**Exercise requirements:** Copy the Pythia text from "Terminology" up to and including "to the data.", substituting "texts" for each "documents".

**Source extract:**
>>>>

Pythia
Detecting novelty and redundancy in text
Pythia is Lab41's exploration of approaches to novel content detection. It adopts a supervised machine learning approach to the problem, and provides an interface for processing data, training classification systems, and evaluating their performance.
Usage and Runtime Options
A simple experiment can be kicked off with experiments/experiments.py.
The basic syntax pairs the keyword with
with a number of valid Python expressions setting
the various run parameters:
experiments/experiments.py with OPTION=value OPTION_2=value_2 OPTION_3='value with spaces'
A stock logistic regression on binary bag-of-words features would be specified like this:
experiments/experiments.py with BOW_APPEND=True LOG_REG=True
Runtime parameters are all documented below.
Terminology
corpus
The whole collection of documents in a given experiment.
cluster
One of a number of small, potentially overlapping groups of mutually relevant documents. Pythia assumes documents have already been grouped with topically similar neighbors via some mechanism. Clusters should also have some kind of linear ordering, either in time of publication, time of ingest, or whatever is relevant to the data.

<<<<

**Source material:**
>>>>

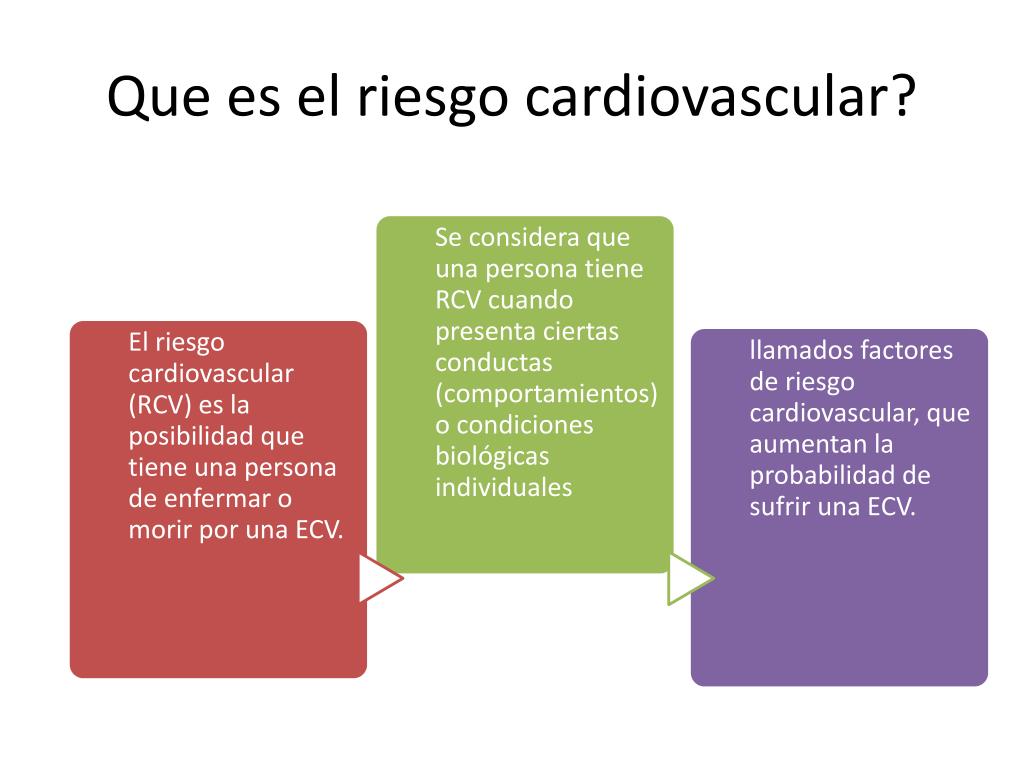 Que es el riesgo cardiovascular?

El riesgo cardiovascular (RCV) es la posibilidad que tiene una persona de enfermar o morir por una ECV.

Se considera que una persona tiene RCV cuando presenta ciertas conductas (comportamientos) o condiciones biológicas individuales

llamados factores de riesgo cardiovascular, que aumentan la probabilidad de sufrir una ECV.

<<<<

**Output for this exercise:**
Terminology
corpus
The whole collection of texts in a given experiment.
cluster
One of a number of small, potentially overlapping groups of mutually relevant texts. Pythia assumes texts have already been grouped with topically similar neighbors via some mechanism. Clusters should also have some kind of linear ordering, either in time of publication, time of ingest, or whatever is relevant to the data.